Pope says 'duplicity of heart' threatens Christian witness

VATICAN CITY (CNS) -- Preaching one thing but doing another puts the authenticity and credibility of Christian witness at risk, Pope Francis said.

Reflecting Nov. 5 on the day's Gospel reading from St. Matthew, in which Jesus criticizes the scribes and Pharisees for being people who "preach but do not practice," the pope told Christians to consider "the distance between saying and doing" that exists in their lives.

"Because of our weakness, we all experience a certain distance between what we say and what we do," he told the approximately 23,000 people gathered in St. Peter's Square. But he noted that it is something else to have a "duplicitous heart" in which one lives with "one foot on both sides of the fence" without problem.

"This duplicity of heart puts the authenticity of our witness as well as our credibility as persons and as Christians at risk," the pope said, especially urging people in roles of responsibility -- whether in their lives, society or the church -- to say, "no to duplicity!"

"This rule is always valid for a priest, a pastoral worker, a politician, a teacher, or a parent: be committed to living first what you say, what you preach to others," he said. "To be authentic teachers, we first need to be credible witnesses."

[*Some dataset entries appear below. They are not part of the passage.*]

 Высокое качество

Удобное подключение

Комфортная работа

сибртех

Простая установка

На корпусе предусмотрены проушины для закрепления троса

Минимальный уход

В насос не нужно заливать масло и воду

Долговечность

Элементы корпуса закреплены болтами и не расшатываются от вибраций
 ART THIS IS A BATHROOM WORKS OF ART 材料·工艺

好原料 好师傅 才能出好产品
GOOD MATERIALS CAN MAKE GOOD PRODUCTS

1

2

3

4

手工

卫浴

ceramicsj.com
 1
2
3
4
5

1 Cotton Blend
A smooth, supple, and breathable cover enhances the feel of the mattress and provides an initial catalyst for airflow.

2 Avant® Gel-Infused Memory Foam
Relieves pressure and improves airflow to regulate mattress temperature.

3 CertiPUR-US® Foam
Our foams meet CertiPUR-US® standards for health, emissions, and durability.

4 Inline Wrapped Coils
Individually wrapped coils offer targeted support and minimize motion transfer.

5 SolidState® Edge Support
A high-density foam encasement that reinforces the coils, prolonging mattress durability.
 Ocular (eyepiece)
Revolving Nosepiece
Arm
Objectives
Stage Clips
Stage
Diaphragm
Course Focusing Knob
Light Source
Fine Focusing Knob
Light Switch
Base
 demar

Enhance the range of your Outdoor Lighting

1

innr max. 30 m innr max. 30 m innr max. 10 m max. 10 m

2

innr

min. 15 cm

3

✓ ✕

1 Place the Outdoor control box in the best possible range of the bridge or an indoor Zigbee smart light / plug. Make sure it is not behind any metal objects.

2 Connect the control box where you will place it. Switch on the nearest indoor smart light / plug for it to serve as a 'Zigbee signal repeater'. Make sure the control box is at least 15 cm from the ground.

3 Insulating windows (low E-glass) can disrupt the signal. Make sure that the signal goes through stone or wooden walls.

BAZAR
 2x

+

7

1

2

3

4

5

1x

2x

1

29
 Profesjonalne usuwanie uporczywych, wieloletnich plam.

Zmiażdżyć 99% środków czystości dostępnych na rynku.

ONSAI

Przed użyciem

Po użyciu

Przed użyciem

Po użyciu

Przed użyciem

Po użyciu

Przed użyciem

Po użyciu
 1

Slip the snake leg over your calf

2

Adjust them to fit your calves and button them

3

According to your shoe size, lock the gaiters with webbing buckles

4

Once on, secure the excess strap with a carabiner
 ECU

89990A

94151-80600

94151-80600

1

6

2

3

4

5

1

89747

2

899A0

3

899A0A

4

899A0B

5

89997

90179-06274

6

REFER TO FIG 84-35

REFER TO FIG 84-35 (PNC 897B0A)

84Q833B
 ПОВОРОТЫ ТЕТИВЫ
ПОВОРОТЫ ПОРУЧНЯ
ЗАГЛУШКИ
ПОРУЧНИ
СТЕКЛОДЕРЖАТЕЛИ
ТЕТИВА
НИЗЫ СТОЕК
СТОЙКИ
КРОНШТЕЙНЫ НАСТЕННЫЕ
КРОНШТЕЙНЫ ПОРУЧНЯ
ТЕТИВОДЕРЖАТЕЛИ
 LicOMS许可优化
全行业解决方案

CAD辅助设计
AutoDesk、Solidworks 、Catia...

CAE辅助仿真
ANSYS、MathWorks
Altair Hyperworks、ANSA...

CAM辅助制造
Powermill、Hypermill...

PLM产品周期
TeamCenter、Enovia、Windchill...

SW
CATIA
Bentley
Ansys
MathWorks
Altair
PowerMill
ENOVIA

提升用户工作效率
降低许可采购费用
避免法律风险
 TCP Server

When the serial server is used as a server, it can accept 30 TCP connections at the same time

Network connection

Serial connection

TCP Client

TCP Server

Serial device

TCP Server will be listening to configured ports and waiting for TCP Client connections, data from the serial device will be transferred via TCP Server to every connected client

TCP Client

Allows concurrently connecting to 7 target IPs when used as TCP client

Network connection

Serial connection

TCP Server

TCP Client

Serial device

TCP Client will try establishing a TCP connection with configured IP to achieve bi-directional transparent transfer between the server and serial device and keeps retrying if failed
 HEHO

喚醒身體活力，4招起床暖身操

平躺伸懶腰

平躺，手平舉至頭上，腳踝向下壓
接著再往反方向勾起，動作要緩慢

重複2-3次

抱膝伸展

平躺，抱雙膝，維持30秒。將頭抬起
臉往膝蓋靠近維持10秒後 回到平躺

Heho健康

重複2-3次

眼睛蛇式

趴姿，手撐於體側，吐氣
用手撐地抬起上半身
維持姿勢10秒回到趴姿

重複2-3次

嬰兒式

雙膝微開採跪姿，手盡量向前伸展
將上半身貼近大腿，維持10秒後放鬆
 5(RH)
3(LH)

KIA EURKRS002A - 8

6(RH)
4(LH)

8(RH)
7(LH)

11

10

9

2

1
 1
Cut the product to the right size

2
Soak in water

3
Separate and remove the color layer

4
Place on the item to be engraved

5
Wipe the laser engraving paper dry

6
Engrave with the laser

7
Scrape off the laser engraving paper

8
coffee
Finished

Pope Francis said that because of their duplicity, the scribes and Pharisees "performed works to appear righteous" and "save face" in order to hide their inconsistencies and save their reputations. He likened such a practice to applying make-up, not only on their faces but also on their lives and hearts.

"These 'made-up' people do not know how to live the truth," he said. "And many times, we also experience the temptation of duplicity."

The pope urged Christians to hear Jesus' warning against duplicity and to ask themselves whether they practice what they preach: "Do we say one thing and do something else? Are we concerned only about showing how impeccable we are on the outside, made-up, or do we also cultivate our interior life in sincerity of heart?"

Among the visitors in St. Peter's Square was a group of people holding a banner with the colors of the Argentine flag, which read "Come Francis; your people await you."